**Kutipan Sumber**
───
The Story of Indonesian Heritage

Rumah Abdul Fattah

Setelah eksplorasi Rumah Gan Kam, rombongan Gelar Potensi Wisata Kampung Kota beranjak ke bangunan lawas lainnya yang berada di Kampung Kemlayan. Kunjungan berikutnya ke rumah Abdul Fattah. Rumah ini terletak di Jalan Empu Barada RT. 03 RW. 01 Kelurahan Kemlayan, Kecamatan Serengan, Kota Surakarta, Provinsi Jawa Tengah. Lokasi rumah ini berada di selatan Restauran dan Ice Cream Kusuma Sari ± 130 m, atau depan Audina Indonesia.
Menurut informasi yang diperoleh saat melakukan kunjungan tersebut, rumah Abdul Fattah ini dibangun pada tahun 1830. Abdul Fattah dikenal sebagai seorang saudagar batik yang ada di Kota Solo. Yang menarik dari rumahnya adalah tak bergaya joglo melainkan bergaya arsitektur Indische Empire. Arsitektur Indische Empire adalah gaya aristektur yang berkembang pada abad ke 19 di Hindia Belanda. Gaya arsitektur itu dipopulerkan oleh Gubernur Jenderal Herman Willem Daendels (1808-1811).


Daendels mengubah rumah landhuizen yang ada di Hindia Belanda ini dengan suatu gaya Empire Style yang berbau Perancis. Gaya tersebut kemudian terkenal dengan sebutan Indische Empire Style, yaitu suatu gaya arsitektur Empire Style yang disesuaikan dengan iklim, teknologi dan bahan bangunan setempat.
───
**Tugas Singkat 1**
Menurut kutipan tentang rumah Abdul Fattah, pada tahun berapa rumah tersebut dibangun?
Kutipan di atas dan entri yang menyusul tidak memiliki hubungan satu sama lain.

**Entri Dataset**
───
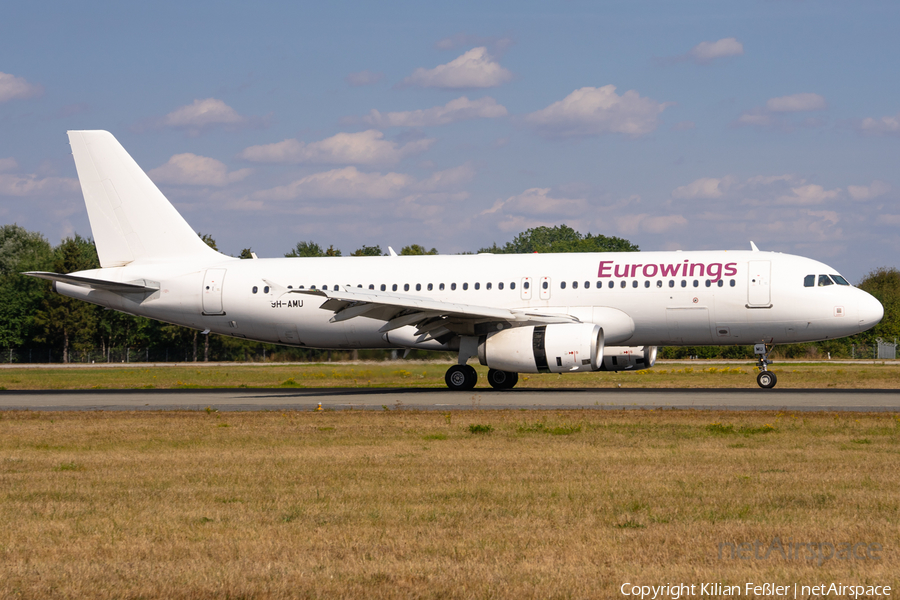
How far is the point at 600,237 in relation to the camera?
───
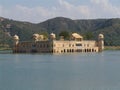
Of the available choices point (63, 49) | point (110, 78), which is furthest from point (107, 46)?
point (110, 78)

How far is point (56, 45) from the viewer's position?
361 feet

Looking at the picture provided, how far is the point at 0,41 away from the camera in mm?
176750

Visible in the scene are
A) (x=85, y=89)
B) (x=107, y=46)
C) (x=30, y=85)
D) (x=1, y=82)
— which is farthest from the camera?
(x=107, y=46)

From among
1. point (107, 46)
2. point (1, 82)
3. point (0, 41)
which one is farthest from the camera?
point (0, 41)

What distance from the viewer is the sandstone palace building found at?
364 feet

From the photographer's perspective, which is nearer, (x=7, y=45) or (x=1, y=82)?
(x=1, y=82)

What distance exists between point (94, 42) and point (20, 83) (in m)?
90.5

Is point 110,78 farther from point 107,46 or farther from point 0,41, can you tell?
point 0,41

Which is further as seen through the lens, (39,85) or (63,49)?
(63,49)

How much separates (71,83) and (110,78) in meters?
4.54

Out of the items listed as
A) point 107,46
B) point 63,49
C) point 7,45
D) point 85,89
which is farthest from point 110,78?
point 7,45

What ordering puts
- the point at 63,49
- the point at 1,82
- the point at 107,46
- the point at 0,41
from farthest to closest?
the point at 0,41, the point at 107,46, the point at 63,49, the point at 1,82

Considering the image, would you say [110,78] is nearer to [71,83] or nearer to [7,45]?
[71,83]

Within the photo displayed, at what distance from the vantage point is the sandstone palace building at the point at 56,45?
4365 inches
───
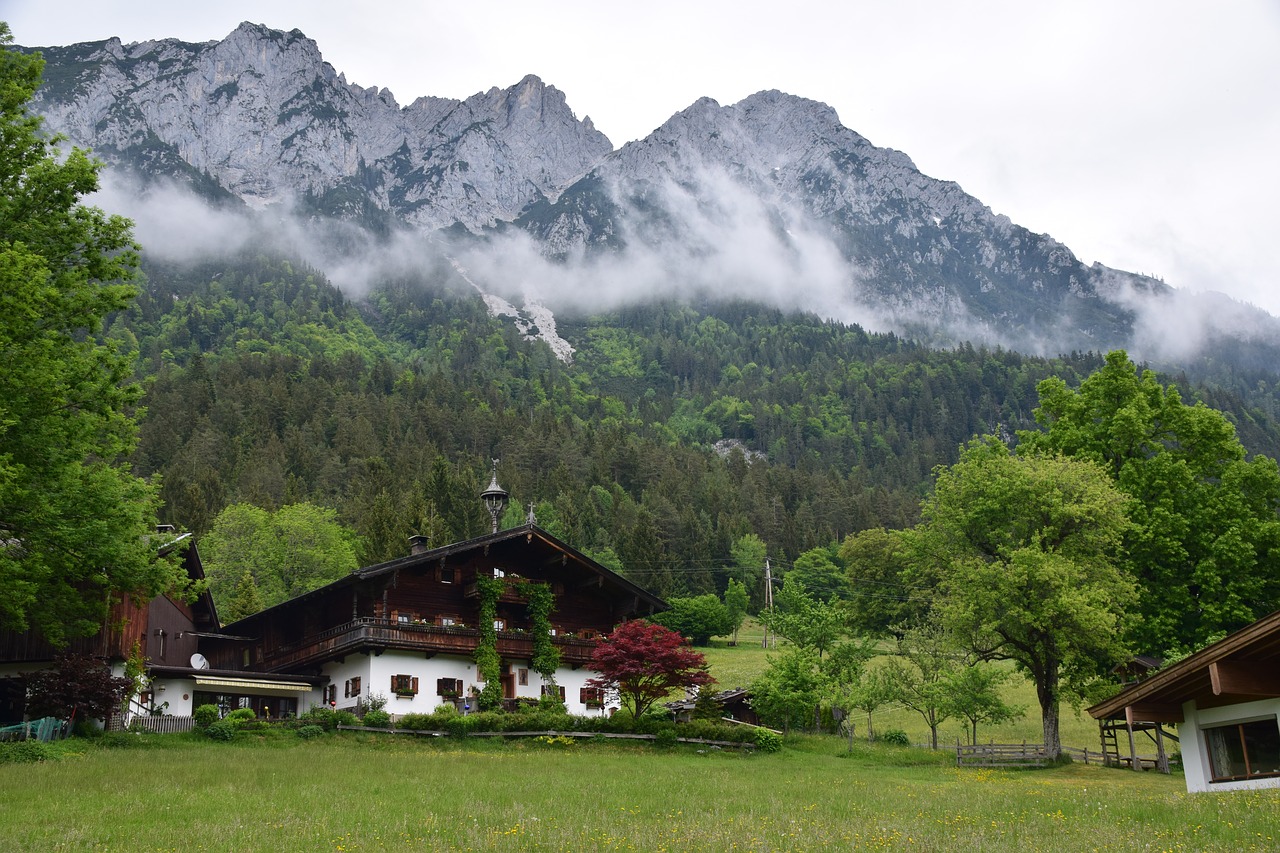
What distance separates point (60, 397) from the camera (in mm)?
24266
───
**Tugas Singkat 2**
Ketik ulang baris-baris dalam entri, dimulai dari baris yang memuat "Within the photo" dan diakhiri pada baris yang memuat "4365 inches", kedua baris itu ikut disertakan. Salin tanpa perubahan sedikit pun.

**Jawaban 1**
Tahun 1830.

**Jawaban 2**
Within the photo displayed, at what distance from the vantage point is the sandstone palace building at the point at 56,45?
4365 inches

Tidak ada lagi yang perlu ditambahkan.